Yutu is an MCP server that hooks Claude into the YouTube Data API. It handles uploads, metadata updates, comment moderation, and playlist management without leaving your chat window. The pitch is simple: if you run a YouTube channel and want to automate the boring bits, this lets you do it through natural language instead of clicking through Studio. I'd reach for this if I were uploading batches of videos or managing comments across multiple uploads. The bulk upload workflow is the standout: you can point Claude at a folder of video files, specify metadata in a single prompt, and let it handle the queue. That's genuinely faster than the web UI for anything over three videos. Comment moderation is similarly useful if you're dealing with spam or want to reply to a dozen comments with similar phrasing. You can filter by keyword, mark as spam, or draft replies without context-switching. The quirks are mostly about YouTube's own API limits. You need a YouTube API key, which means setting up a Google Cloud project and enabling the right services. The free tier caps you at 10,000 quota units per day, and a single video upload costs 1,600 units, so you're looking at six uploads before you hit the ceiling. Yutu doesn't abstract this away, it just surfaces the API as-is. That's fine if you know what you're getting into, but it's not a magic wand for channels uploading dozens of videos daily. Playlist management works but feels like a secondary feature. You can create playlists, add videos, reorder them. It's functional, nothing more. The real value is in the upload and comment workflows, where the time saved is measurable. Who shouldn't bother: anyone uploading fewer than a couple of videos a week, or anyone who doesn't already have a YouTube API project set up. The overhead of getting the key and understanding quota limits isn't worth it for casual use. But if you're running a content operation with regular uploads or community management, this is a solid time-saver.
Verdict

Install this if you're managing a YouTube channel with regular uploads or active comment sections and want to script the repetitive bits through Claude. Skip it if you're uploading sporadically or don't want to deal with Google Cloud API setup and quota limits.

Good at

  • Bulk video uploads through natural language save real time compared to clicking through YouTube Studio.
  • Comment moderation filters let you handle spam or reply to multiple comments without switching contexts.
  • Exposes the full YouTube Data API, so you can script workflows that the web UI makes tedious.
  • Works as both a CLI and MCP server, so you can test commands outside Claude if needed.

Watch out

  • Requires a Google Cloud project and YouTube API key, which adds setup friction for first-time users.
  • YouTube's API quota limits mean you'll hit the free tier ceiling quickly if you're uploading more than a handful of videos daily.
  • Playlist management feels basic compared to the upload and comment features.
  • No built-in quota monitoring, so you'll need to track usage yourself or risk hitting limits mid-workflow.

Use cases

  • YouTube channel automation
  • bulk video uploads
  • metadata optimisation
  • comment moderation

Getting started

1. Run `npm i -g @eat-pray-ai/yutu` to install the CLI globally. 2. Set up a Google Cloud project, enable the YouTube Data API v3, and generate an API key.

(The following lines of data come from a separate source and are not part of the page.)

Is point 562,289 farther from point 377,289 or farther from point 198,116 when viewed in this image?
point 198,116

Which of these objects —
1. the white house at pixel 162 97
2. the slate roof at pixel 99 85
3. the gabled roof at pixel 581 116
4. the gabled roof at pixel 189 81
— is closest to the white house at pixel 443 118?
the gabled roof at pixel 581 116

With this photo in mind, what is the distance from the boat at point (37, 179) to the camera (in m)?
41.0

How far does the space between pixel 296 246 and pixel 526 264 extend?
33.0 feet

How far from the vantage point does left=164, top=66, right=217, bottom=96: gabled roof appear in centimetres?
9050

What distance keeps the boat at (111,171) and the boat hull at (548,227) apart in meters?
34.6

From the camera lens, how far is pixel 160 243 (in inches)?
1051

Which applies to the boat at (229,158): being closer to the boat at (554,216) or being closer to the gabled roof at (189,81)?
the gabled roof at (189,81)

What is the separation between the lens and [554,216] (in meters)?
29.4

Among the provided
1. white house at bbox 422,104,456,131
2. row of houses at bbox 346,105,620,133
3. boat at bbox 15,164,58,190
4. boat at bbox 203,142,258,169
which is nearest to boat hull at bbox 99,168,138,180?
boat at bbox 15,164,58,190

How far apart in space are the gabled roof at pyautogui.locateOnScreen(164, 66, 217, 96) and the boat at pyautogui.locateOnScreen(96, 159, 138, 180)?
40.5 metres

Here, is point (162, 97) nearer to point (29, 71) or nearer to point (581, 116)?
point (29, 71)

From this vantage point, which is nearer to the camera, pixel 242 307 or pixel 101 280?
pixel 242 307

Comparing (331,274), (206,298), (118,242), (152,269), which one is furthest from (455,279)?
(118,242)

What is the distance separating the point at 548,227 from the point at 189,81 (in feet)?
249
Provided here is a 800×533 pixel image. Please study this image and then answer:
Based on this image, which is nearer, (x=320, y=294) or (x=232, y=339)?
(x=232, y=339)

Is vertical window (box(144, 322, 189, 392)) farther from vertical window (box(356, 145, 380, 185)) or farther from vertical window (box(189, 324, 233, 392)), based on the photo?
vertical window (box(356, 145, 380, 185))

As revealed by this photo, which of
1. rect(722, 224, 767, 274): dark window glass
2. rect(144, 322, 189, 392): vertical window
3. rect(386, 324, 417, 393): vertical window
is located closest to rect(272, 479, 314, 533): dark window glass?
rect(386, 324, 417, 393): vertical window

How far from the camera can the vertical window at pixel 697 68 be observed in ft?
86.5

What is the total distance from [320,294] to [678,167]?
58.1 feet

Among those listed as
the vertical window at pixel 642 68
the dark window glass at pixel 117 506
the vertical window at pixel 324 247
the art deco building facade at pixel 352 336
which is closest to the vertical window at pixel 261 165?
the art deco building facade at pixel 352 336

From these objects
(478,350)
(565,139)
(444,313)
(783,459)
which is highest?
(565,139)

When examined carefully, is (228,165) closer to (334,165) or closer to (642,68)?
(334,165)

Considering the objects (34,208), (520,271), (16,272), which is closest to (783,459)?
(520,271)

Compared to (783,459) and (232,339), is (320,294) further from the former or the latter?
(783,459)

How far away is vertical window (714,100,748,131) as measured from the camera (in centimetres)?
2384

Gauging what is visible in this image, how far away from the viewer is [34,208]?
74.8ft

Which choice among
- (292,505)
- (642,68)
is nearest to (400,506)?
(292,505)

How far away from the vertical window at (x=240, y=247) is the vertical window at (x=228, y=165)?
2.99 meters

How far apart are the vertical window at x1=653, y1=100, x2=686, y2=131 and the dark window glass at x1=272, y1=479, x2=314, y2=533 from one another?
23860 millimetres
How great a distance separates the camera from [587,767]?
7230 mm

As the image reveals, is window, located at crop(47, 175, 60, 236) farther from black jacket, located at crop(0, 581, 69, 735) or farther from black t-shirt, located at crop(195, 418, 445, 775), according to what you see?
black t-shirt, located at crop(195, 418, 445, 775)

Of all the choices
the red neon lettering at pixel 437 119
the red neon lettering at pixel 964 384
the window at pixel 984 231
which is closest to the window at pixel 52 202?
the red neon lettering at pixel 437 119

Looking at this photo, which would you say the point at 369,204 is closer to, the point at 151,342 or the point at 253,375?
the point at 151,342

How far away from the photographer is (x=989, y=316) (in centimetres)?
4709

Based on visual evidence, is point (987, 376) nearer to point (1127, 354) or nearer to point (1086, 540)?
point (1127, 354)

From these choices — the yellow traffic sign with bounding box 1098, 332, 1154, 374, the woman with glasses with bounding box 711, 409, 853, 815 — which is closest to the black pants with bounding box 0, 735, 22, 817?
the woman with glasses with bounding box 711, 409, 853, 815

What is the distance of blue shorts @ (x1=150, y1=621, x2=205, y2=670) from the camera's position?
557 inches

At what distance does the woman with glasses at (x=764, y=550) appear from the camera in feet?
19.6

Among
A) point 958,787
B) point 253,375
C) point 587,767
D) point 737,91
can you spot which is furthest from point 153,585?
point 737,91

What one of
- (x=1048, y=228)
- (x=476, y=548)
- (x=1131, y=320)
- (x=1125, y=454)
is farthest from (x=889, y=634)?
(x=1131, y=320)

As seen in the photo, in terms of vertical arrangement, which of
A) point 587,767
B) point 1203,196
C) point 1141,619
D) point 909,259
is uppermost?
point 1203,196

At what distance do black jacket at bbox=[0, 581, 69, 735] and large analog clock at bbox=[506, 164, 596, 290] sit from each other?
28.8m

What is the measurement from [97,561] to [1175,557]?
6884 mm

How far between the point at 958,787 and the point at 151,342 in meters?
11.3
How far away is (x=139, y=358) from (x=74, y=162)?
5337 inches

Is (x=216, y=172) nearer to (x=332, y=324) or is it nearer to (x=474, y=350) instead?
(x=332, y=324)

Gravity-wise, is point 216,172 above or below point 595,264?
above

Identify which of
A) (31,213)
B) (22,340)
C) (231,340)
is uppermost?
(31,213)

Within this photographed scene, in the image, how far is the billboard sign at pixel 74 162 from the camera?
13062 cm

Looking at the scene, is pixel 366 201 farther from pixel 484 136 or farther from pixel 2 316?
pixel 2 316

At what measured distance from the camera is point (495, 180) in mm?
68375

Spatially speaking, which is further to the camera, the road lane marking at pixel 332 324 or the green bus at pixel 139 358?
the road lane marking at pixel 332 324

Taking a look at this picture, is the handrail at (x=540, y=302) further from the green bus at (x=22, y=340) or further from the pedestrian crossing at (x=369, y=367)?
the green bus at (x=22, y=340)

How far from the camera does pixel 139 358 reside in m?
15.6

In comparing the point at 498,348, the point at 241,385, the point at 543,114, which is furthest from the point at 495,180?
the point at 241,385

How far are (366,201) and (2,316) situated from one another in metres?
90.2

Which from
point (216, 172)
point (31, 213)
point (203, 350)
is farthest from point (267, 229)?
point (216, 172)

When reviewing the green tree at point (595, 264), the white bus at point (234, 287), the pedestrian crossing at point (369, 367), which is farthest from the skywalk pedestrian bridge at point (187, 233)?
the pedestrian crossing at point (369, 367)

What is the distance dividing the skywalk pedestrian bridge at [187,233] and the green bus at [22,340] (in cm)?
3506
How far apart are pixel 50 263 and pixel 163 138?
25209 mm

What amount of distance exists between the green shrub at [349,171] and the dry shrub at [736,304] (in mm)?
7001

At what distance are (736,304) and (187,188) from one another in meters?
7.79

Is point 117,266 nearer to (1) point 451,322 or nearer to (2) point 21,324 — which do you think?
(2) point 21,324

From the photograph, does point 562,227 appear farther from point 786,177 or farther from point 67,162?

Export it as `YOUTUBE_API_KEY` in your shell. 3. Add the server to your Claude Desktop config under `mcpServers` with the command `yutu mcp` and the environment variable pointing to your key. 4. Restart Claude Desktop and verify by asking Claude to list your YouTube channels or playlists. 5. Watch your API quota. YouTube's free tier gives you 10,000 units per day, and uploads eat through that fast.